Filed under Uncategorized

4 responses to “Filibusters Are Bad; Lying About The Opposition Is Perfectly Okay

  1. Bill Cantrell

    There may be a deal cut that would allow them to be confirmed…

    Senate Republicans are now privately threatening to derail the confirmation of key Obama administration nominees for top legal positions by linking the votes to suppressing critical torture memos from the Bush era. A reliable Justice Department source advises me that Senate Republicans are planning to “go nuclear” over the nominations of Dawn Johnsen as chief of the Office of Legal Counsel in the Department of Justice and Yale Law School Dean Harold Koh as State Department legal counsel if the torture documents are made public. The source says these threats are the principal reason for the Obama administration’s abrupt pullback last week from a commitment to release some of the documents. A Republican Senate source confirms the strategy. It now appears that Republicans are seeking an Obama commitment to safeguard the Bush administration’s darkest secrets in exchange for letting these nominations go forward.

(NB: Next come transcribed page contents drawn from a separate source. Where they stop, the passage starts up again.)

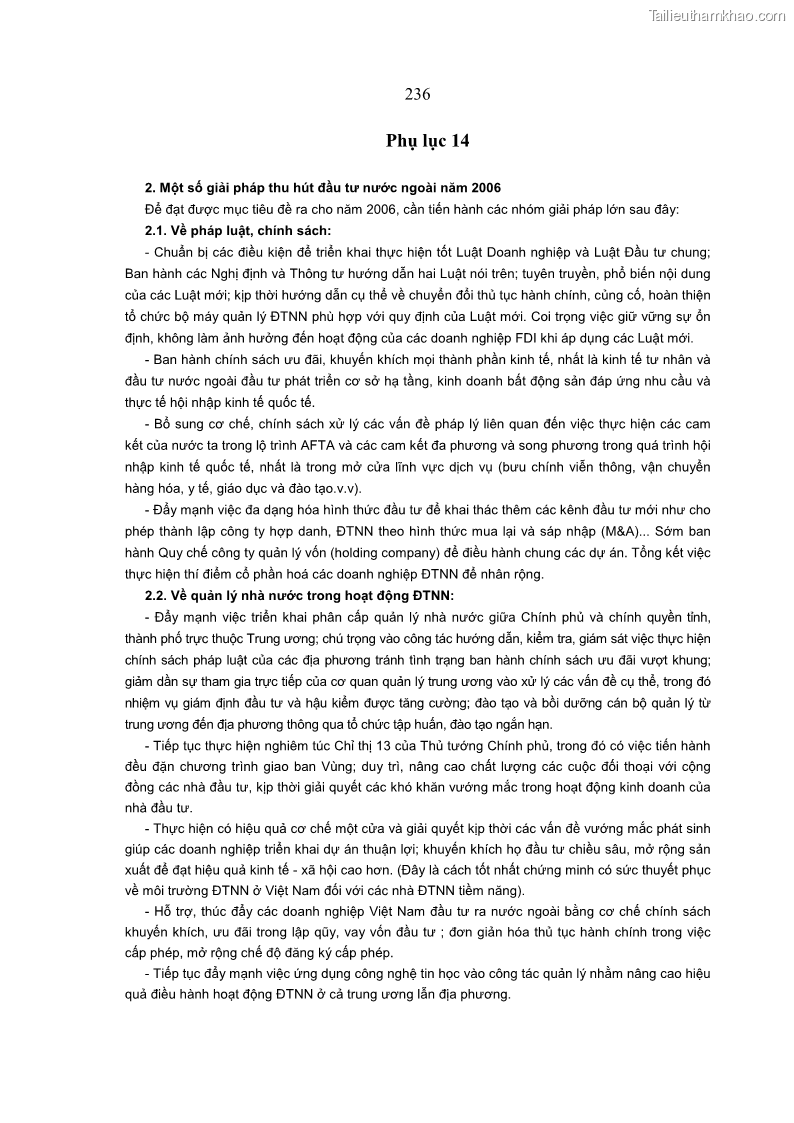 Tailieuthamkhao.com

236

Phụ lục 14

2. Một số giải pháp thu hút đầu tư nước ngoài năm 2006

Để đạt được mục tiêu đề ra cho năm 2006, cần tiến hành các nhóm giải pháp lớn sau đây:

2.1. Về pháp luật, chính sách:

- Chuẩn bị các điều kiện để triển khai thực hiện tốt Luật Doanh nghiệp và Luật Đầu tư chung; Ban hành các Nghị định và Thông tư hướng dẫn hai Luật nói trên; tuyên truyền, phổ biến nội dung của các Luật mới; kịp thời hướng dẫn cụ thể về chuyển đổi thủ tục hành chính, củng cố, hoàn thiện tổ chức bộ máy quản lý ĐTNN phù hợp với quy định của Luật mới. Coi trọng việc giữ vững sự ổn định, không làm ảnh hưởng đến hoạt động của các doanh nghiệp FDI khi áp dụng các Luật mới.

- Ban hành chính sách ưu đãi, khuyến khích mọi thành phần kinh tế, nhất là kinh tế tư nhân và đầu tư nước ngoài đầu tư phát triển cơ sở hạ tầng, kinh doanh bất động sản đáp ứng nhu cầu và thực tế hội nhập kinh tế quốc tế.

- Bổ sung cơ chế, chính sách xử lý các vấn đề pháp lý liên quan đến việc thực hiện các cam kết của nước ta trong lộ trình AFTA và các cam kết đa phương và song phương trong quá trình hội nhập kinh tế quốc tế, nhất là trong mở cửa lĩnh vực dịch vụ (bưu chính viễn thông, vận chuyển hàng hóa, y tế, giáo dục và đào tạo.v.v).

- Đẩy mạnh việc đa dạng hóa hình thức đầu tư để khai thác thêm các kênh đầu tư mới như cho phép thành lập công ty hợp danh, ĐTNN theo hình thức mua lại và sáp nhập (M&A)... Sớm ban hành Quy chế công ty quản lý vốn (holding company) để điều hành chung các dự án. Tổng kết việc thực hiện thí điểm cổ phần hoá các doanh nghiệp ĐTNN để nhân rộng.

2.2. Về quản lý nhà nước trong hoạt động ĐTNN:

- Đẩy mạnh việc triển khai phân cấp quản lý nhà nước giữa Chính phủ và chính quyền tỉnh, thành phố trực thuộc Trung ương; chú trọng vào công tác hướng dẫn, kiểm tra, giám sát việc thực hiện chính sách pháp luật của các địa phương tránh tình trạng ban hành chính sách ưu đãi vượt khung; giảm dần sự tham gia trực tiếp của cơ quan quản lý trung ương vào xử lý các vấn đề cụ thể, trong đó nhiệm vụ giám định đầu tư và hậu kiểm được tăng cường; đào tạo và bồi dưỡng cán bộ quản lý từ trung ương đến địa phương thông qua tổ chức tập huấn, đào tạo ngắn hạn.

- Tiếp tục thực hiện nghiêm túc Chỉ thị 13 của Thủ tướng Chính phủ, trong đó có việc tiến hành đều đặn chương trình giao ban Vùng; duy trì, nâng cao chất lượng các cuộc đối thoại với cộng đồng các nhà đầu tư, kịp thời giải quyết các khó khăn vướng mắc trong hoạt động kinh doanh của nhà đầu tư.

- Thực hiện có hiệu quả cơ chế một cửa và giải quyết kịp thời các vấn đề vướng mắc phát sinh giúp các doanh nghiệp triển khai dự án thuận lợi; khuyến khích họ đầu tư chiều sâu, mở rộng sản xuất để đạt hiệu quả kinh tế - xã hội cao hơn. (Đây là cách tốt nhất chứng minh có sức thuyết phục về môi trường ĐTNN ở Việt Nam đối với các nhà ĐTNN tiềm năng).

- Hỗ trợ, thúc đẩy các doanh nghiệp Việt Nam đầu tư ra nước ngoài bằng cơ chế chính sách khuyến khích, ưu đãi trong lập qũy, vay vốn đầu tư ; đơn giản hóa thủ tục hành chính trong việc cấp phép, mở rộng chế độ đăng ký cấp phép.

- Tiếp tục đẩy mạnh việc ứng dụng công nghệ tin học vào công tác quản lý nhằm nâng cao hiệu quả điều hành hoạt động ĐTNN ở cả trung ương lẫn địa phương.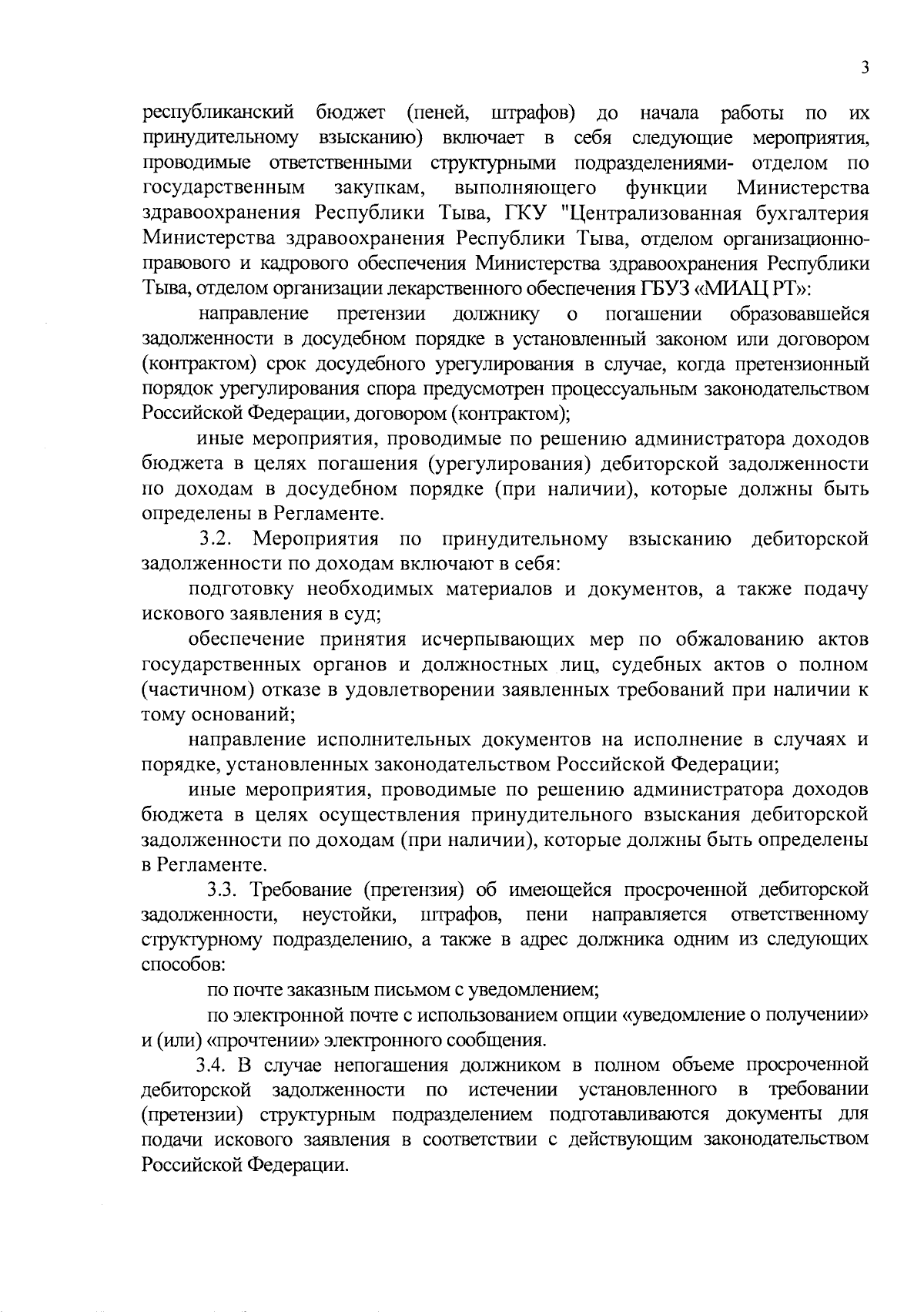 3

республиканский бюджет (пеней, штрафов) до начала работы по их принудительному взысканию) включает в себя следующие мероприятия, проводимые ответственными структурными подразделениями- отделом по государственным закупкам, выполняющего функции Министерства здравоохранения Республики Тыва, ГКУ "Централизованная бухгалтерия Министерства здравоохранения Республики Тыва, отделом организационно-правового и кадрового обеспечения Министерства здравоохранения Республики Тыва, отделом организации лекарственного обеспечения ГБУЗ «МИАЦ РТ»:

направление претензии должнику о погашении образовавшейся задолженности в досудебном порядке в установленный законом или договором (контрактом) срок досудебного урегулирования в случае, когда претензионный порядок урегулирования спора предусмотрен процессуальным законодательством Российской Федерации, договором (контрактом);

иные мероприятия, проводимые по решению администратора доходов бюджета в целях погашения (урегулирования) дебиторской задолженности по доходам в досудебном порядке (при наличии), которые должны быть определены в Регламенте.

3.2. Мероприятия по принудительному взысканию дебиторской задолженности по доходам включают в себя:

подготовку необходимых материалов и документов, а также подачу искового заявления в суд;

обеспечение принятия исчерпывающих мер по обжалованию актов государственных органов и должностных лиц, судебных актов о полном (частичном) отказе в удовлетворении заявленных требований при наличии к тому оснований;

направление исполнительных документов на исполнение в случаях и порядке, установленных законодательством Российской Федерации;

иные мероприятия, проводимые по решению администратора доходов бюджета в целях осуществления принудительного взыскания дебиторской задолженности по доходам (при наличии), которые должны быть определены в Регламенте.

3.3. Требование (претензия) об имеющейся просроченной дебиторской задолженности, неустойки, штрафов, пени направляется ответственному структурному подразделению, а также в адрес должника одним из следующих способов:

по почте заказным письмом с уведомлением;

по электронной почте с использованием опции «уведомление о получении» и (или) «прочтении» электронного сообщения.

3.4. В случае непогашения должником в полном объеме просроченной дебиторской задолженности по истечении установленного в требовании (претензии) структурным подразделением подготавливаются документы для подачи искового заявления в соответствии с действующим законодательством Российской Федерации.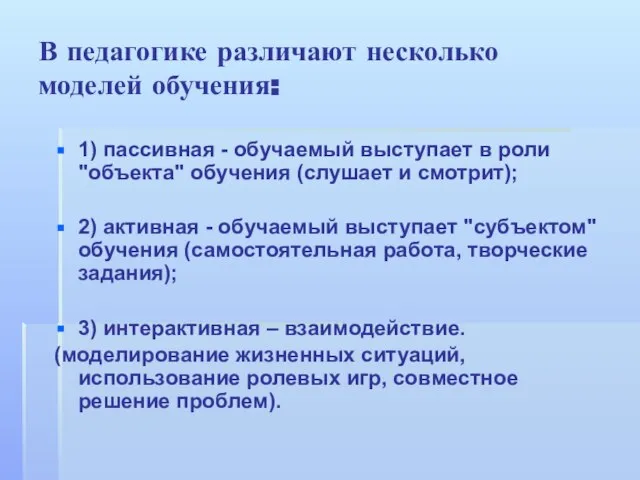 В педагогике различают несколько моделей обучения:

1) пассивная - обучаемый выступает в роли "объекта" обучения (слушает и смотрит);

2) активная - обучаемый выступает "субъектом" обучения (самостоятельная работа, творческие задания);

3) интерактивная – взаимодействие.
(моделирование жизненных ситуаций, использование ролевых игр, совместное решение проблем).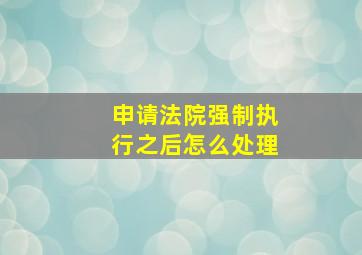 申请法院强制执行之后怎么处理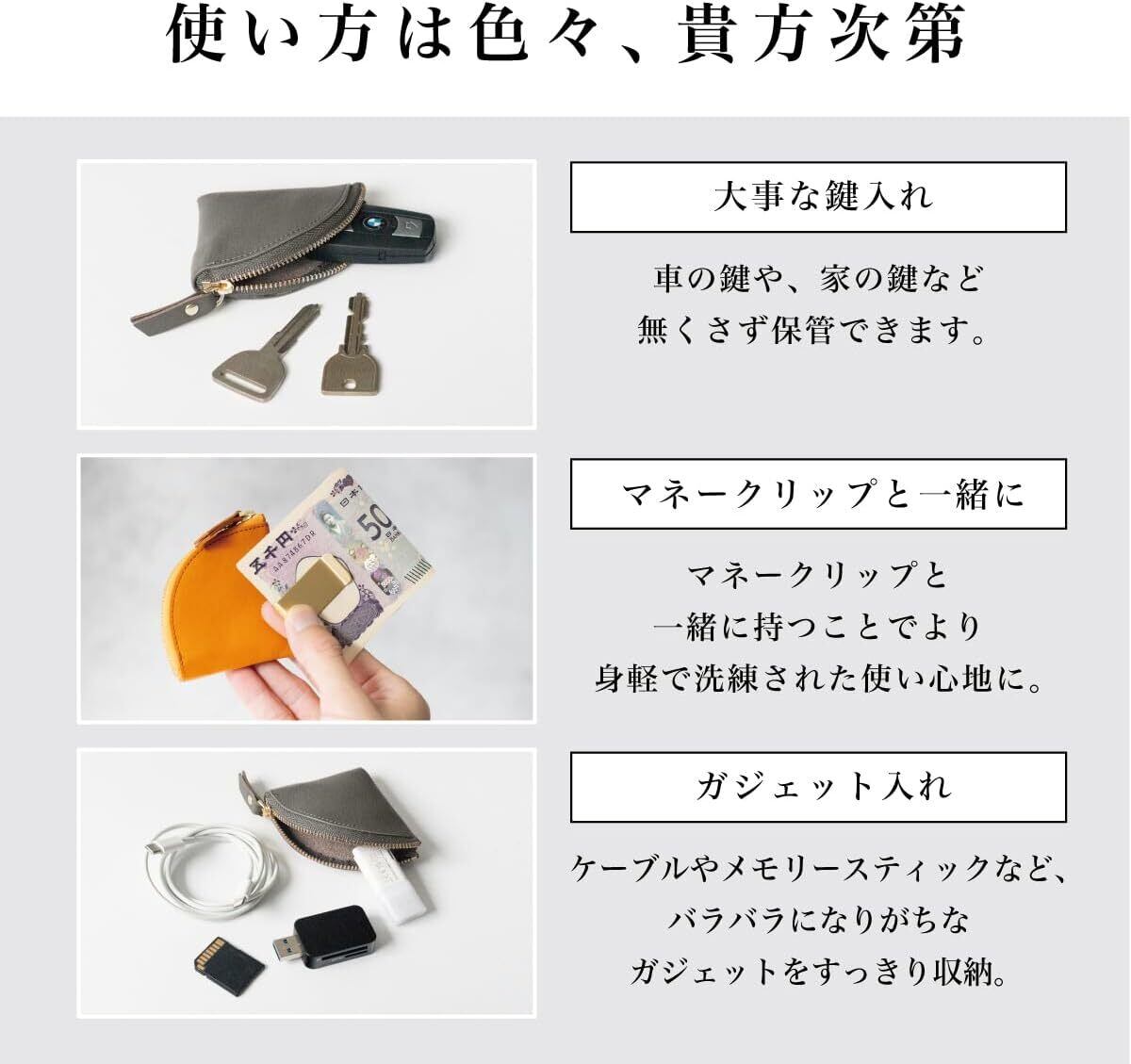 使い方は色々、貴方次第

大事な鍵入れ

車の鍵や、家の鍵など
無くさず保管できます。

マネークリップと一緒に

マネークリップと
一緒に持つことでより
身軽で洗練された使い心地に。

ガジェット入れ

ケーブルやメモリースティックなど、
バラバラになりがちな
ガジェットをすっきり収納。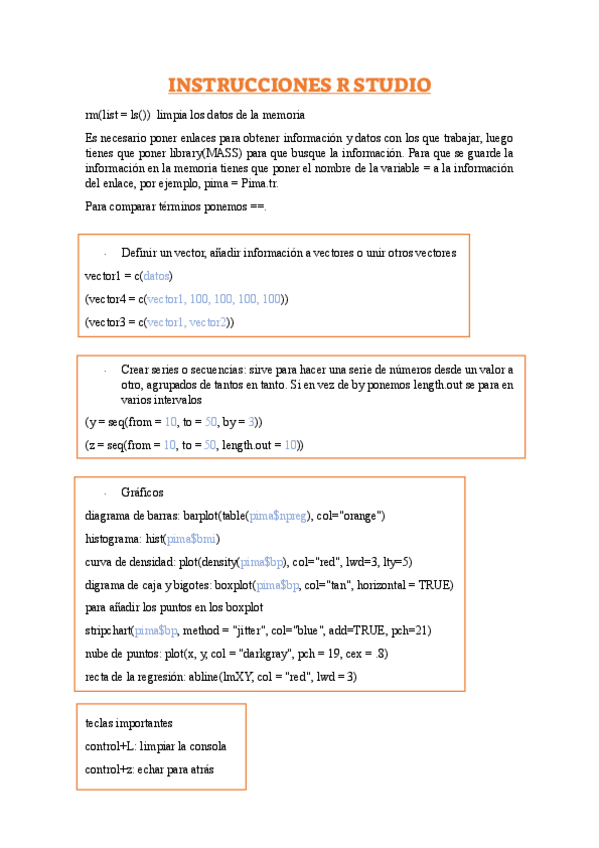 INSTRUCCIONES R STUDIO

rm(list = ls()) limpia los datos de la memoria

Es necesario poner enlaces para obtener información y datos con los que trabajar, luego tienes que poner library(MASS) para que busque la información. Para que se guarde la información en la memoria tienes que poner el nombre de la variable = a la información del enlace, por ejemplo, pima = Pima.tr.

Para comparar términos ponemos ==.

- Definir un vector, añadir información a vectores o unir otros vectores

vector1 = c(datos)

(vector4 = c(vector1, 100, 100, 100, 100))

(vector3 = c(vector1, vector2))

- Crear series o secuencias: sirve para hacer una serie de números desde un valor a otro, agrupados de tantos en tanto. Si en vez de by ponemos length.out se para en varios intervalos

(y = seq(from = 10, to = 50, by = 3))

(z = seq(from = 10, to = 50, length.out = 10))

- Gráficos

diagrama de barras: barplot(table(pima$npreg), col="orange")

histograma: hist(pima$bmi)

curva de densidad: plot(density(pima$bp), col="red", lwd=3, lty=5)

digrama de caja y bigotes: boxplot(pima$bp, col="tan", horizontal = TRUE)

para añadir los puntos en los boxplot

stripchart(pima$bp, method = "jitter", col="blue", add=TRUE, pch=21)

nube de puntos: plot(x, y, col = "darkgray", pch = 19, cex = .8)

recta de la regresión: abline(lmXY, col = "red", lwd = 3)

teclas importantes

control+L: limpiar la consola

control+z: echar para atrás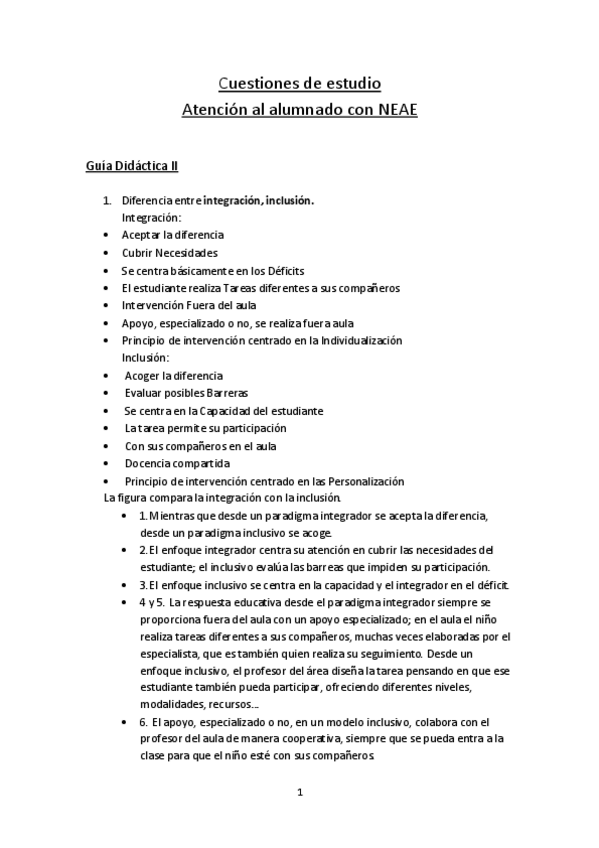 Cuestiones de estudio
Atención al alumnado con NEAE

Guía Didáctica II

1. Diferencia entre integración, inclusión.
Integración:
• Aceptar la diferencia
• Cubrir Necesidades
• Se centra básicamente en los Déficits
• El estudiante realiza Tareas diferentes a sus compañeros
• Intervención Fuera del aula
• Apoyo, especializado o no, se realiza fuera aula
• Principio de intervención centrado en la Individualización
Inclusión:
• Acoger la diferencia
• Evaluar posibles Barreras
• Se centra en la Capacidad del estudiante
• La tarea permite su participación
• Con sus compañeros en el aula
• Docencia compartida
• Principio de intervención centrado en las Personalización

La figura compara la integración con la inclusión.
• 1. Mientras que desde un paradigma integrador se acepta la diferencia, desde un paradigma inclusivo se acoge.
• 2. El enfoque integrador centra su atención en cubrir las necesidades del estudiante; el inclusivo evalúa las barreas que impiden su participación.
• 3. El enfoque inclusivo se centra en la capacidad y el integrador en el déficit.
• 4 y 5. La respuesta educativa desde el paradigma integrador siempre se proporciona fuera del aula con un apoyo especializado; en el aula el niño realiza tareas diferentes a sus compañeros, muchas veces elaboradas por el especialista, que es también quien realiza su seguimiento. Desde un enfoque inclusivo, el profesor del área diseña la tarea pensando en que ese estudiante también pueda participar, ofreciendo diferentes niveles, modalidades, recursos...
• 6. El apoyo, especializado o no, en un modelo inclusivo, colabora con el profesor del aula de manera cooperativa, siempre que se pueda entra a la clase para que el niño esté con sus compañeros.

1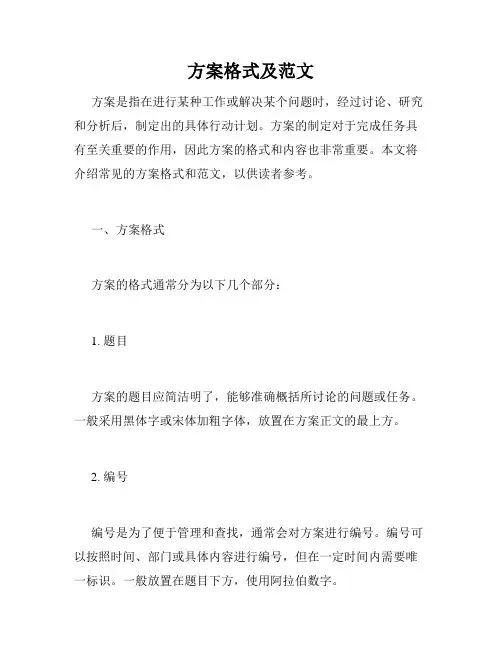 方案格式及范文

方案是指在进行某种工作或解决某个问题时，经过讨论、研究和分析后，制定出的具体行动计划。方案的制定对于完成任务具有至关重要的作用，因此方案的格式和内容也非常重要。本文将介绍常见的方案格式和范文，以供读者参考。

一、方案格式

方案的格式通常分为以下几个部分：

1. 题目

方案的题目应简洁明了，能够准确概括所讨论的问题或任务。一般采用黑体字或宋体加粗字体，放置在方案正文的最上方。

2. 编号

编号是为了便于管理和查找，通常会对方案进行编号。编号可以按照时间、部门或具体内容进行编号，但在一定时间内需要唯一标识。一般放置在题目下方，使用阿拉伯数字。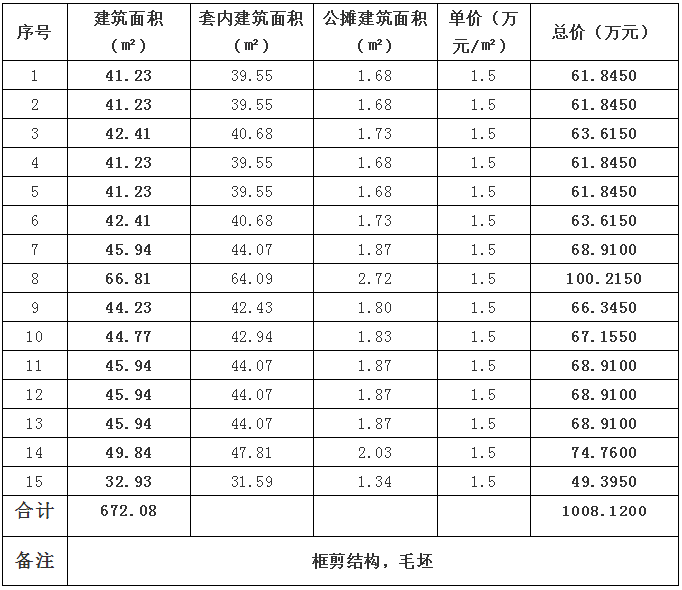 | 序号 | 建筑面积（㎡） | 套内建筑面积（㎡） | 公摊建筑面积（㎡） | 单价（万元/㎡） | 总价（万元） |
|---|---|---|---|---|---|
| 1 | 41.23 | 39.55 | 1.68 | 1.5 | 61.8450 |
| 2 | 41.23 | 39.55 | 1.68 | 1.5 | 61.8450 |
| 3 | 42.41 | 40.68 | 1.73 | 1.5 | 63.6150 |
| 4 | 41.23 | 39.55 | 1.68 | 1.5 | 61.8450 |
| 5 | 41.23 | 39.55 | 1.68 | 1.5 | 61.8450 |
| 6 | 42.41 | 40.68 | 1.73 | 1.5 | 63.6150 |
| 7 | 45.94 | 44.07 | 1.87 | 1.5 | 68.9100 |
| 8 | 66.81 | 64.09 | 2.72 | 1.5 | 100.2150 |
| 9 | 44.23 | 42.43 | 1.80 | 1.5 | 66.3450 |
| 10 | 44.77 | 42.94 | 1.83 | 1.5 | 67.1550 |
| 11 | 45.94 | 44.07 | 1.87 | 1.5 | 68.9100 |
| 12 | 45.94 | 44.07 | 1.87 | 1.5 | 68.9100 |
| 13 | 45.94 | 44.07 | 1.87 | 1.5 | 68.9100 |
| 14 | 49.84 | 47.81 | 2.03 | 1.5 | 74.7600 |
| 15 | 32.93 | 31.59 | 1.34 | 1.5 | 49.3950 |
| 合计 | 672.08 | | | | 1008.1200 |
| 备注 | 框剪结构，毛坯 | | | | |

    Not a single Republican indicated an intention to vote for Dawn Johnsen, while Senator John Cornyn of Texas was described as “gunning for her,” specifically noting publication of the torture memos.

    Barack Obama entered Washington with a promise of transparency. One of his first acts was a presidential directive requiring that the Freedom of Information Act, a near dead letter during the Bush years, was to be enforced according to its terms. He specifically criticized the Bush administration’s practice of preparing secret memos that determined legal policy and promised to review and publish them after taking office.

  2. Good choice, Paula. The last thing the pro-aborts want is for you to choose life.

  3. Pro-abortion is a myth. Are you ok with being linked with people who bomb planned parenthood clinics. When you say pro-abortion you are name calling and that does not lead to any constructive dialogue. So are you just spouting to people who believe the way you do or are you opening a conversation?

    • paulag1955

      I’m always willing to engage in conversation and obviously no sane person wants to be linked with bombers. I hope you don’t mean to imply that I would condone that behavior, because that would be perilously close to name-calling.

      However, I don’t think it’s engaging in name-calling to call NARAL pro-abortion. If you read my post carefully, you know I wasn’t making a blanket statement. NARAL is only interested in choice for one, very narrow group of people (I’m not saying it’s not a large group, just a group that can be narrowly defined), women who are seeking abortions. They are certainly not interested in protecting freedom of choice or conscience for physicians, nurses, pharmacists and other healthcare workers who might object to participating in abortions for personal reasons.

      Calling NARAL pro-choice requires a suspension of the commonly understood meaning of the word choice. There are many people who are truly pro-choice. I don’t believe NARAL is a group that is representing their viewpoint.